Mais déjà, vous vous rappelez la première lecture, comme pour David et son élection divine comme roi, découvert à l’arrière de la fratrie, en fin de liste, vous n’avez pas été choisis par Dieu pour des raisons compliquées, même si parfois votre parcours n’a pas été simple jusque-là. C’est ainsi que Jésus l’a voulu. L’aveugle n’avait rien explicitement demandé.
C’est Jésus qui a pris l’initiative, connaissant le désir inné de cet homme qui y avait même peut-être renoncé : la joie de voir ! Oui, ce handicapé de naissance, depuis qu’il avait vu le jour, ne l’avait encore jamais vu !
Vous-mêmes, comme toute créature humaine, faite pour la vie et destinée malheureusement à une mort certaine, faite pour connaitre la vérité et cependant trompée si souvent par le mensonge et l’esprit du monde, créée pour le bonheur absolu et pourtant vouée au malheur de la condition humaine, vous n’aviez pas encore rencontré Jésus, le Chemin, la Vérité et la Vie. Et cette rencontre que vous avez faite, mystérieuse, secrète, intime, est aussi difficile à exprimer qu’elle est simple et réelle. Notre aveugle ne cessera de répéter la même chose. Et tout cela pour dire : maintenant je vois,
Et comme lui, ne vous en étonnez pas, vous serez parfois scandalisés qu’on puisse mettre en doute la réalité de votre expérience… puisqu’elle est visible, physique. La conversion intérieure est d’abord une guérison qui se voit. Cette délivrance spirituelle ne peut que rectifier nos manières de vivre et cela intrigue. Une mère de famille me disait qu’elle n’avait pas besoin de demander à son adolescent s’il avait été se confesser tout seul comme un grand. Cela se voit, me dit-elle, tout simplement ! Une joie de vivre, d’aimer, de se donner et de servir. Et nous chrétiens, vieux chrétiens, nous aurions peur de paraître anormaux, d’être un peu à part ? ! C’est vrai, il y a tant de détraqués aujourd’hui qui se justifient au motif de la foi ! Mais ce n’est pas une raison, frères et sœurs.
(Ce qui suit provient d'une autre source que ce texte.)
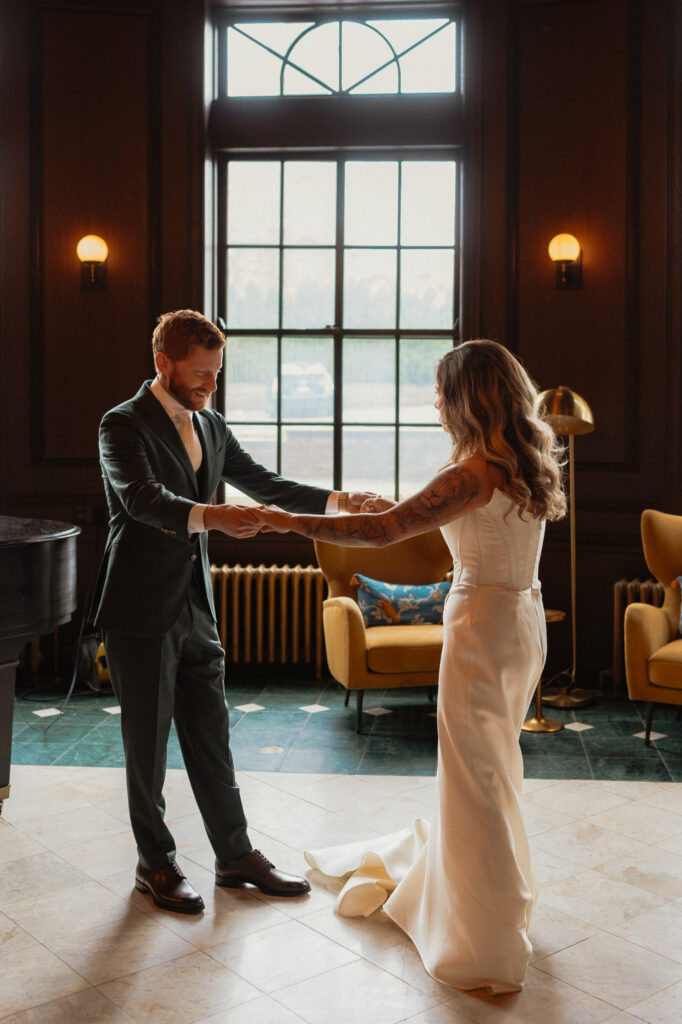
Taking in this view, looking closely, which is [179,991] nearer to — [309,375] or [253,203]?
[309,375]

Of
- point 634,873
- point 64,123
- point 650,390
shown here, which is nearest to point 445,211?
point 650,390

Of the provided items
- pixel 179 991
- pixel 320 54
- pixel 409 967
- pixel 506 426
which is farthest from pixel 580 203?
pixel 179 991

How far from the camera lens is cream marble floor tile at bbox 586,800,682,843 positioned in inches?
135

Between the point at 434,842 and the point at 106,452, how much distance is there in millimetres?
1331

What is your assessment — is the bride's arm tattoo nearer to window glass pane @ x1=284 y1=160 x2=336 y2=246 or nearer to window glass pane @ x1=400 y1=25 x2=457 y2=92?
window glass pane @ x1=284 y1=160 x2=336 y2=246

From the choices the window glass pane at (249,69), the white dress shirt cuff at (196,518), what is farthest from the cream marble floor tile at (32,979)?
the window glass pane at (249,69)

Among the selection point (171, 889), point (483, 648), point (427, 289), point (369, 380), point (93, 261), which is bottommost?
point (171, 889)

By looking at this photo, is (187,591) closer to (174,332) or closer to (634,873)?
(174,332)

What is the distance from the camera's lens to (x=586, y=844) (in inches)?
132

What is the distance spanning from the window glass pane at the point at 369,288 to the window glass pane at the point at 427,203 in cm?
19

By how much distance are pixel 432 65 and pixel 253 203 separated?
1324mm

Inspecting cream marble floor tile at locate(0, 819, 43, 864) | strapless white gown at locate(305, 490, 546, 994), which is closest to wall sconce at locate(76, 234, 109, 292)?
cream marble floor tile at locate(0, 819, 43, 864)

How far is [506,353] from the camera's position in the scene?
251cm

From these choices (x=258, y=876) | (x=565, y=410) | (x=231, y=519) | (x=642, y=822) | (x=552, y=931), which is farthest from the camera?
(x=565, y=410)
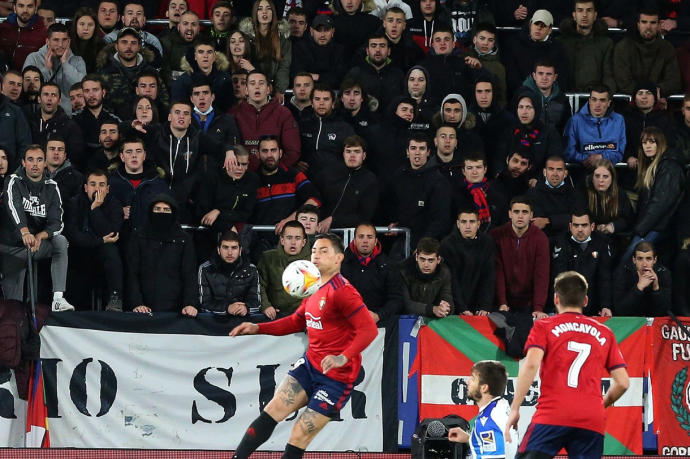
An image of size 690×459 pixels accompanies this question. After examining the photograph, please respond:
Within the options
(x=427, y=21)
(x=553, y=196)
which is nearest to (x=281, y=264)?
(x=553, y=196)

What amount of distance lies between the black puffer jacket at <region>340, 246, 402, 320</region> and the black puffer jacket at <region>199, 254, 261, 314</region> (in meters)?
0.95

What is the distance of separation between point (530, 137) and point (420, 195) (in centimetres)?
175

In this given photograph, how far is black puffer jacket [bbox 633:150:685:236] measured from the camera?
44.9 ft

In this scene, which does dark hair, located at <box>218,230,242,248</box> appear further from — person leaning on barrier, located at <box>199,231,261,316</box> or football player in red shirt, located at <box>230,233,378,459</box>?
football player in red shirt, located at <box>230,233,378,459</box>

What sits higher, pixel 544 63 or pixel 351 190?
pixel 544 63

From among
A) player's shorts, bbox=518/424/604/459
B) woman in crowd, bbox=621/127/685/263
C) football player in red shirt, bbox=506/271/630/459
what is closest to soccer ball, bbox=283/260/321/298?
football player in red shirt, bbox=506/271/630/459

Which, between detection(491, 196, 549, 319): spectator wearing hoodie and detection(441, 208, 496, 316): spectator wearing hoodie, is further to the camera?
detection(491, 196, 549, 319): spectator wearing hoodie

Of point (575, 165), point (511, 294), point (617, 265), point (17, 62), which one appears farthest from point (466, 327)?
point (17, 62)

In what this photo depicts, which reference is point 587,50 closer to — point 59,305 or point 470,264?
point 470,264

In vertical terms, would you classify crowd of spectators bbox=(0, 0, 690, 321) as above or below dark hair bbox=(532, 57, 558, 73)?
below

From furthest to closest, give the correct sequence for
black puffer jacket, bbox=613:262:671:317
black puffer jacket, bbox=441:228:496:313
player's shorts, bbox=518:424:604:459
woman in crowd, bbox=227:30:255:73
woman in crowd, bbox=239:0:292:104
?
woman in crowd, bbox=239:0:292:104 < woman in crowd, bbox=227:30:255:73 < black puffer jacket, bbox=613:262:671:317 < black puffer jacket, bbox=441:228:496:313 < player's shorts, bbox=518:424:604:459

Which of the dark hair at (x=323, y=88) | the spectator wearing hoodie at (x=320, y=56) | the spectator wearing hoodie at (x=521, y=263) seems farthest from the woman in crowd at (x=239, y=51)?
the spectator wearing hoodie at (x=521, y=263)

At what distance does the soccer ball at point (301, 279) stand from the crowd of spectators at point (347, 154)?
2866 millimetres

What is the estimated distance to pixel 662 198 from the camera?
13758mm
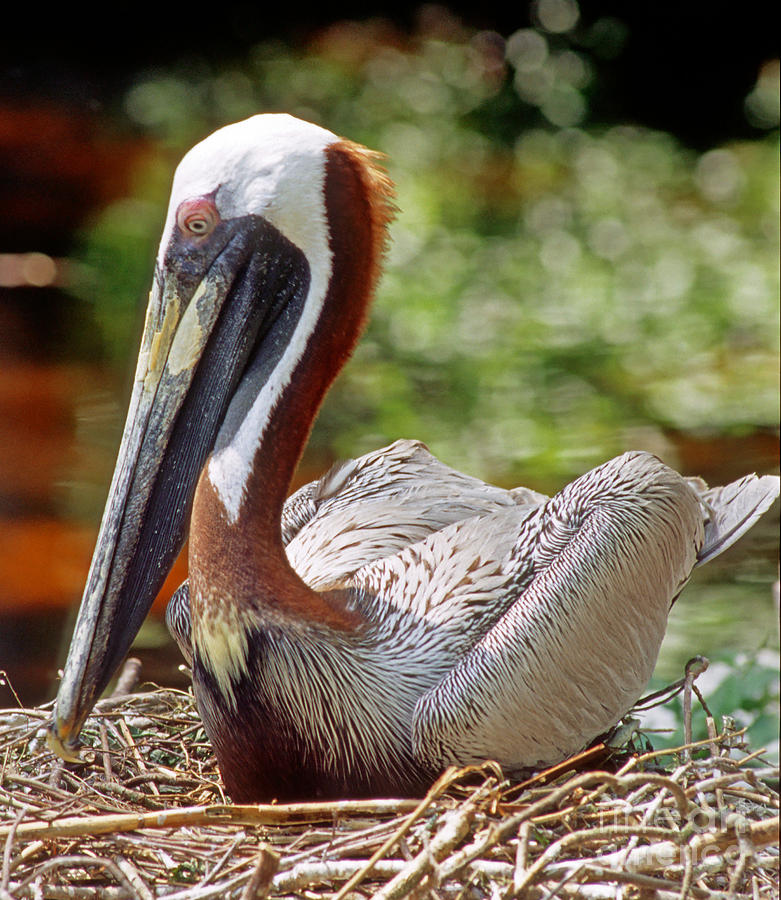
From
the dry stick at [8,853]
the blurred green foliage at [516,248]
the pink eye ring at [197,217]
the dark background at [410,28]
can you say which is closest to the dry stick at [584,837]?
the dry stick at [8,853]

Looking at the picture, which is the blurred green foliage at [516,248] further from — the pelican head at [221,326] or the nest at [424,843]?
the nest at [424,843]

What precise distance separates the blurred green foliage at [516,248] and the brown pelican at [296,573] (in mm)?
1964

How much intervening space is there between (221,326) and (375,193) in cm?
33

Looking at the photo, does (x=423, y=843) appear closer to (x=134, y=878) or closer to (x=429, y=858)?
(x=429, y=858)

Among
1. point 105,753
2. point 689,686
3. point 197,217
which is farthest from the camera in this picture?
point 105,753

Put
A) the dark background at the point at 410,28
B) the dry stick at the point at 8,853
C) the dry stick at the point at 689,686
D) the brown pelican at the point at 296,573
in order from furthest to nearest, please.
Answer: the dark background at the point at 410,28
the dry stick at the point at 689,686
the brown pelican at the point at 296,573
the dry stick at the point at 8,853

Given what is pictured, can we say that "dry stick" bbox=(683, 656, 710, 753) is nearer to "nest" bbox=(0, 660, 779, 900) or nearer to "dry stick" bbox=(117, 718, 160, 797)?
"nest" bbox=(0, 660, 779, 900)

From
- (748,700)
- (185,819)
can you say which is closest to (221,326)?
(185,819)

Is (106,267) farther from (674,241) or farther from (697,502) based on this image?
(697,502)

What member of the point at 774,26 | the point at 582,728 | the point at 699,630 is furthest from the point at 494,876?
the point at 774,26

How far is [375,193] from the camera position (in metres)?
2.08

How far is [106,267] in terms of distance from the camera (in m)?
4.14

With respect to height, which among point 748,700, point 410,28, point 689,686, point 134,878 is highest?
point 410,28

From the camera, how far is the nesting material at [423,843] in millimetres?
1522
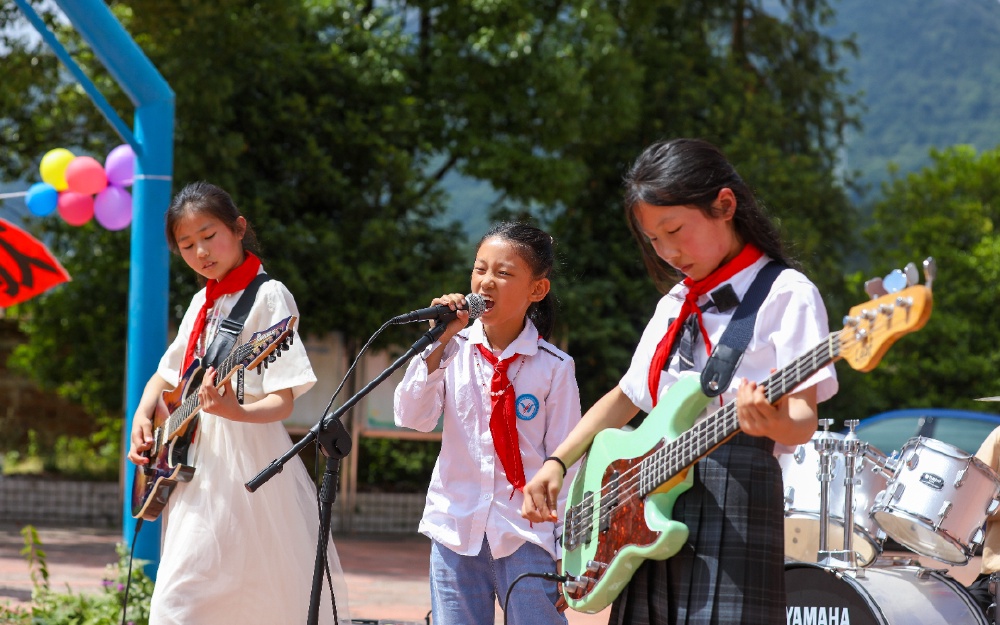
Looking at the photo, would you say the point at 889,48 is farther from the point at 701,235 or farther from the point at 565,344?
the point at 701,235

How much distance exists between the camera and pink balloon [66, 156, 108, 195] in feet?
24.1

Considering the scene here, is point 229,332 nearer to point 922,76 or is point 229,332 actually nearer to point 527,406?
point 527,406

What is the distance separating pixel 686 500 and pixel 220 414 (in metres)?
1.68

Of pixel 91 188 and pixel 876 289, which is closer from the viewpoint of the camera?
pixel 876 289

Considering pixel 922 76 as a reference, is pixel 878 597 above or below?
below

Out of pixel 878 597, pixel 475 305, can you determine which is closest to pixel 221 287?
pixel 475 305

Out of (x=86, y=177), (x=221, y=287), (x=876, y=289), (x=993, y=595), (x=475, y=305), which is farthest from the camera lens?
(x=86, y=177)

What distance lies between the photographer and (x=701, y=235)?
257 cm

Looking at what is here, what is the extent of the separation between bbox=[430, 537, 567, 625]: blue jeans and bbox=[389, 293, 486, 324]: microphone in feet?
2.13

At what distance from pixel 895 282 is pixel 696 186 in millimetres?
Answer: 560

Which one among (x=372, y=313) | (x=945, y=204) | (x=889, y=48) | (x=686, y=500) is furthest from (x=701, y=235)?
(x=889, y=48)

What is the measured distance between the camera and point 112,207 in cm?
738

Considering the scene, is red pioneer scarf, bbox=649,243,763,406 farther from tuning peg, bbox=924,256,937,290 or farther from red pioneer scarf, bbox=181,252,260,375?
red pioneer scarf, bbox=181,252,260,375

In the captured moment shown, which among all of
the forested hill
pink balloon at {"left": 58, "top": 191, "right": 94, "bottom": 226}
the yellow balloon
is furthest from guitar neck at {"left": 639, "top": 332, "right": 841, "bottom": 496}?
the forested hill
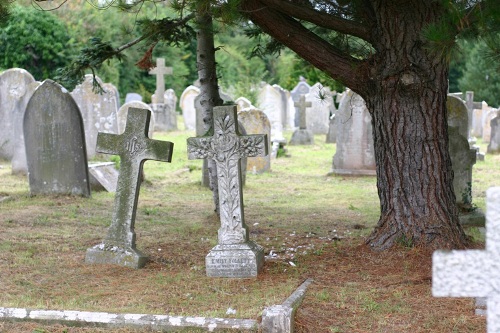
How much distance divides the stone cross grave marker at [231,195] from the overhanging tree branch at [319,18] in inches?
38.9

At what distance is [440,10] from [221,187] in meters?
2.44

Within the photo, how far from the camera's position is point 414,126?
6.66 meters

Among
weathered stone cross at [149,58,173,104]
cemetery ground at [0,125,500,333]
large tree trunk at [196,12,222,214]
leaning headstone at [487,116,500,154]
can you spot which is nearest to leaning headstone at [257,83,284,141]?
weathered stone cross at [149,58,173,104]

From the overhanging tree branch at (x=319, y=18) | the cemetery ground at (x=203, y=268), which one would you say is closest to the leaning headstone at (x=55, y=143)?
the cemetery ground at (x=203, y=268)

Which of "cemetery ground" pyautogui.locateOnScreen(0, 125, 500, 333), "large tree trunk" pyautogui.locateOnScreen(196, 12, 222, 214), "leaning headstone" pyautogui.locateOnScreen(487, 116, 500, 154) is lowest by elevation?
"cemetery ground" pyautogui.locateOnScreen(0, 125, 500, 333)

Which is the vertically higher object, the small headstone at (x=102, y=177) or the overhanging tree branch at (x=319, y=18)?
the overhanging tree branch at (x=319, y=18)

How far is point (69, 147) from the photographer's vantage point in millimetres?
10664

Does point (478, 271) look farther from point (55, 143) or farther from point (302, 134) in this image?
point (302, 134)

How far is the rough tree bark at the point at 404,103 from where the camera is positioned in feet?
21.7

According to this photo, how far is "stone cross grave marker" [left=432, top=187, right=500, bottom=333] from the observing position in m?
2.54

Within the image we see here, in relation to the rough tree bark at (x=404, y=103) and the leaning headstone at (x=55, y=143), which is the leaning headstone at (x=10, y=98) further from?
the rough tree bark at (x=404, y=103)

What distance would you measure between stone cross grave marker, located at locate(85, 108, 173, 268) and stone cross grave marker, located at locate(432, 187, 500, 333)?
14.8 feet

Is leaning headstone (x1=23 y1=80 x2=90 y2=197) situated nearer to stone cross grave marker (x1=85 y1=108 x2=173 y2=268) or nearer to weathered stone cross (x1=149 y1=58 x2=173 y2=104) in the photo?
stone cross grave marker (x1=85 y1=108 x2=173 y2=268)

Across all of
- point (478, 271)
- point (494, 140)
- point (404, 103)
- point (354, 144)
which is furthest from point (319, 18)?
point (494, 140)
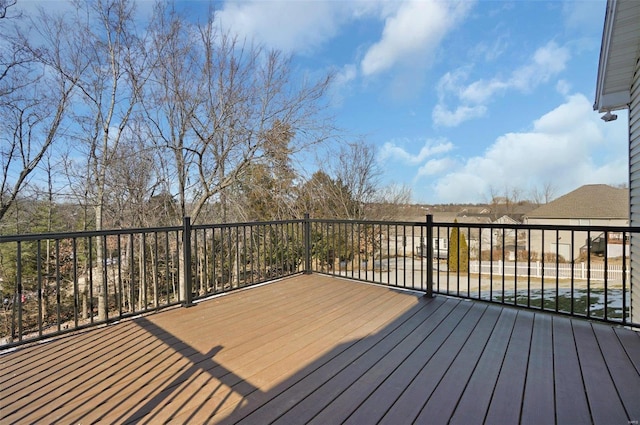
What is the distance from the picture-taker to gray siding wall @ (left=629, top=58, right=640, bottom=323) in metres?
3.65

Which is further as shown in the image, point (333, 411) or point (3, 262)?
point (3, 262)

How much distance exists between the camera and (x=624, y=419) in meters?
1.34

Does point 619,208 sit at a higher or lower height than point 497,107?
lower

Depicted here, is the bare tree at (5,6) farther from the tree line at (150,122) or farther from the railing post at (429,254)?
the railing post at (429,254)

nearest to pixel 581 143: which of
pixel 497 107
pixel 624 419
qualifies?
pixel 497 107

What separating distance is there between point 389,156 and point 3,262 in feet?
43.6

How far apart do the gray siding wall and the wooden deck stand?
216 cm

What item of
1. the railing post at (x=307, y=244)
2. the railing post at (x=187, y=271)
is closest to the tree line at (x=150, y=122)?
the railing post at (x=307, y=244)

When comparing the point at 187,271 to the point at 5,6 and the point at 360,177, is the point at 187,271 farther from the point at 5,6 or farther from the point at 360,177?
the point at 360,177

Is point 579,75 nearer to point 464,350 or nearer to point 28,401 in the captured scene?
point 464,350

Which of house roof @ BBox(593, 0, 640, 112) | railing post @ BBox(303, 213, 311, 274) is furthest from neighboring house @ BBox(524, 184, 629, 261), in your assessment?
railing post @ BBox(303, 213, 311, 274)

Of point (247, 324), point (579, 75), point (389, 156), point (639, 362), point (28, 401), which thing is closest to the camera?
point (28, 401)

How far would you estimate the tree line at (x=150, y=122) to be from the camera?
5.87m

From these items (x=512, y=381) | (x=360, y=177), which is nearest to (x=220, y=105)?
(x=512, y=381)
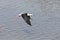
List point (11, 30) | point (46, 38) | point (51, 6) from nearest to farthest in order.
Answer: point (46, 38) → point (11, 30) → point (51, 6)

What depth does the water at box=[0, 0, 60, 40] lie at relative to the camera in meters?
9.54

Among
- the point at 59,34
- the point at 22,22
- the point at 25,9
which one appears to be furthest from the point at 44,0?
the point at 59,34

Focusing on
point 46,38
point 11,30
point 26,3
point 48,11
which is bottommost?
point 46,38

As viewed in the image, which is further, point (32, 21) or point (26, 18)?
point (32, 21)

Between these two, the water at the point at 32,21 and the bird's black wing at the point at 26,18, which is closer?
the water at the point at 32,21

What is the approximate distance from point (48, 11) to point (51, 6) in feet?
2.77

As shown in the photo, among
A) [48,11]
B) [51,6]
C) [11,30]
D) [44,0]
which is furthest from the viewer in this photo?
[44,0]

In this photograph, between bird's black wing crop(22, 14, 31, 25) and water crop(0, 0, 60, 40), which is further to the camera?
bird's black wing crop(22, 14, 31, 25)

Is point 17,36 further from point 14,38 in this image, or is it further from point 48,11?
point 48,11

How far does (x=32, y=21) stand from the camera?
Result: 34.7ft

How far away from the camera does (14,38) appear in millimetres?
9391

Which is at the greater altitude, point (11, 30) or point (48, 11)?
point (48, 11)

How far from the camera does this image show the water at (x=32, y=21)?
9.54 metres

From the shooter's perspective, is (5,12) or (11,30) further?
(5,12)
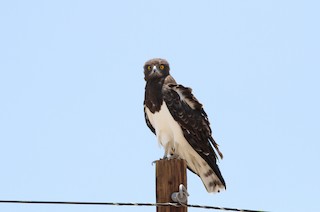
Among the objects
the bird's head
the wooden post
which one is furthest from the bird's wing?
the wooden post

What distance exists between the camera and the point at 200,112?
8.30m

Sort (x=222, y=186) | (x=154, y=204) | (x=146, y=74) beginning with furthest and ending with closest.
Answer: (x=146, y=74), (x=222, y=186), (x=154, y=204)

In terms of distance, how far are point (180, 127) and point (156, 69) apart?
83 centimetres

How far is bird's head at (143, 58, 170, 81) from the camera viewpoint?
813 cm

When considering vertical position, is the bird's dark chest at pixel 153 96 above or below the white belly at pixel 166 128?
above

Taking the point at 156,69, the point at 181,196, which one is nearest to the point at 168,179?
the point at 181,196

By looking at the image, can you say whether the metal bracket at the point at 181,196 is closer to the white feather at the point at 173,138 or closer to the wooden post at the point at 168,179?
the wooden post at the point at 168,179

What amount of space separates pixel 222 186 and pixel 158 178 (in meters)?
2.51

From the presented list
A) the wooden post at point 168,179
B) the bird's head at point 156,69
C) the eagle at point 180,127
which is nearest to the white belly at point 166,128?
the eagle at point 180,127

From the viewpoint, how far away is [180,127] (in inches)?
314

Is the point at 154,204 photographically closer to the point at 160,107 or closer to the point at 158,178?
the point at 158,178

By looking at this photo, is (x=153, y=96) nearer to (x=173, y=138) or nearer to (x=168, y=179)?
(x=173, y=138)

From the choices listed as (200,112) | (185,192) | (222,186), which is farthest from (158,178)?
(200,112)

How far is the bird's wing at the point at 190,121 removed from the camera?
26.1ft
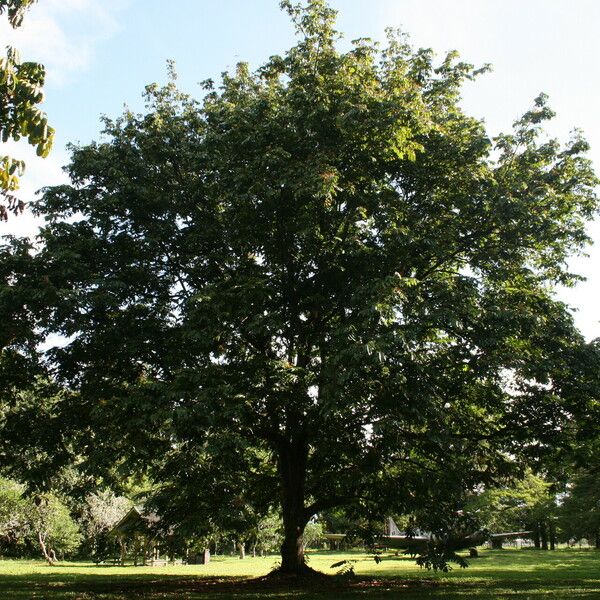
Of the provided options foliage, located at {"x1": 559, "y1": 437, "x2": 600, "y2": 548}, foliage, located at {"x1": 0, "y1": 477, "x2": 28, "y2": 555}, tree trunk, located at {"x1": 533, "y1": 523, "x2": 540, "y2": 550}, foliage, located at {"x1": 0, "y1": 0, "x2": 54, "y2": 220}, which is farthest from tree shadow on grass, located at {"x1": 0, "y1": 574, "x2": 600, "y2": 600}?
tree trunk, located at {"x1": 533, "y1": 523, "x2": 540, "y2": 550}

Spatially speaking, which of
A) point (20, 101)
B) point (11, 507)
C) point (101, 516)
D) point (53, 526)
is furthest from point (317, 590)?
point (101, 516)

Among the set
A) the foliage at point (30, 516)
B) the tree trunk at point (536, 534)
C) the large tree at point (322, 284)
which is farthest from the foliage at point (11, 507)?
the tree trunk at point (536, 534)

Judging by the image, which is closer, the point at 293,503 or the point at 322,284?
the point at 322,284

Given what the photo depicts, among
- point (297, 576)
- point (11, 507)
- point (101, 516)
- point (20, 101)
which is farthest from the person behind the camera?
point (101, 516)

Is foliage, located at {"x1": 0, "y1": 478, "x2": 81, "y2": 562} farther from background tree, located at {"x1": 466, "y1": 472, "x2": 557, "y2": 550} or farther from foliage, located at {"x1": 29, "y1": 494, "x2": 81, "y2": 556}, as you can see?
background tree, located at {"x1": 466, "y1": 472, "x2": 557, "y2": 550}

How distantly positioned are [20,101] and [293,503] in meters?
15.3

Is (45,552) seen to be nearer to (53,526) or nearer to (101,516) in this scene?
(53,526)

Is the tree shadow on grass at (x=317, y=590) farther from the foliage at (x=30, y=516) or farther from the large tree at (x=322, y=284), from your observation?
the foliage at (x=30, y=516)

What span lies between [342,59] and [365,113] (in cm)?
241

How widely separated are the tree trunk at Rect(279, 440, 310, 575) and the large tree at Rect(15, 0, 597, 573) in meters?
0.09

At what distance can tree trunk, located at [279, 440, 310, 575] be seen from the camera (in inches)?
733

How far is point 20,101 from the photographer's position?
22.4 ft

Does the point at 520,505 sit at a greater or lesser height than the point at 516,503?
lesser

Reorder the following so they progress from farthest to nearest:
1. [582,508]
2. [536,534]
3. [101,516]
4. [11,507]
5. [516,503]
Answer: [536,534]
[516,503]
[101,516]
[582,508]
[11,507]
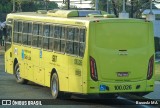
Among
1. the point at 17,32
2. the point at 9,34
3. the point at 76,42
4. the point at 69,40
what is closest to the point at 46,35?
the point at 69,40

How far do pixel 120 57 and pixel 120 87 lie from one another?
2.77ft

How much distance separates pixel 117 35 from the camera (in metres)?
16.2

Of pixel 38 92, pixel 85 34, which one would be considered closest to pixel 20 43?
pixel 38 92

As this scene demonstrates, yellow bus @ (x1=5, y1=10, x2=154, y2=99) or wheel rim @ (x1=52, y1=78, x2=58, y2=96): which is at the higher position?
yellow bus @ (x1=5, y1=10, x2=154, y2=99)

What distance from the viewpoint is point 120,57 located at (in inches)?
640

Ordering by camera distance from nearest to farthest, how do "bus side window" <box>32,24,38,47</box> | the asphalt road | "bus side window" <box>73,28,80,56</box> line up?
the asphalt road, "bus side window" <box>73,28,80,56</box>, "bus side window" <box>32,24,38,47</box>

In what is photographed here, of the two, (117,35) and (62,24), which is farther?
(62,24)

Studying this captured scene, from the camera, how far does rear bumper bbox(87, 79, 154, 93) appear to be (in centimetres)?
1592

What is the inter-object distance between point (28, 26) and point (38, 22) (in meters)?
1.18

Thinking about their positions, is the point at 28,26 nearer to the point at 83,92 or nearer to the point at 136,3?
the point at 83,92

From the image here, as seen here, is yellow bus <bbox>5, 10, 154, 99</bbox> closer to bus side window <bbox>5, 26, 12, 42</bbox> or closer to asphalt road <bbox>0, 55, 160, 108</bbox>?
asphalt road <bbox>0, 55, 160, 108</bbox>

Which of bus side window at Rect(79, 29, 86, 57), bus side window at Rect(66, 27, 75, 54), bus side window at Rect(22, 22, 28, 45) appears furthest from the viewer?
bus side window at Rect(22, 22, 28, 45)

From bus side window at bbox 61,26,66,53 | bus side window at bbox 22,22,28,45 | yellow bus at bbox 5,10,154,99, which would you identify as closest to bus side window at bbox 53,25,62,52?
yellow bus at bbox 5,10,154,99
Notre Pape François insiste beaucoup : le fruit de cette année de la Miséricorde sera la joie sur le visage de tous les catholiques, même dans la tourmente. Cette sérénité qui vient d’un cœur en paix, pardonné, sauvé.
Et puis l’aveugle enfin guéri n’a pas le droit d’être guéri. Que le Dieu qui a fait le Ciel et la terre ait pu intervenir dans sa vie, ait pu lui faire un cadeau immérité, la grâce d’être sauvé, d’être pardonné, d’être comblé de ce qui lui manquait depuis toujours… Le monde aveuglé ne le reconnaîtra pas ! Notre voyant est bien embêté et vous le serez aussi. Car il ne peut pas expliquer vraiment ce qui lui arrive. Et pour nous frères et sœurs, il en est souvent de même. Le croyant est quelqu’un d’étrange et donc quelque peu gênant. Il devrait se justifier d’un cadeau, de quelque chose dont il est justement bénéficiaire et qui le dépasse, d’une expérience personnelle qui illumine sa vie, réoriente son existence et même la transforme… Tout en restant nous-mêmes, tout en devenant plus nous-mêmes !
Voilà pourquoi le croyant ne peut finalement que se prosterner devant Jésus et lui dire sa foi. N’est-ce pas ce que nous venons faire chaque dimanche ? Il ne faudrait jamais y manquer ! C’est ce que vivra dans quelques jours Thomas l’apôtre, encore un aveugle qui voulait voir. Sa prière est la nôtre : mon Seigneur et mon Dieu.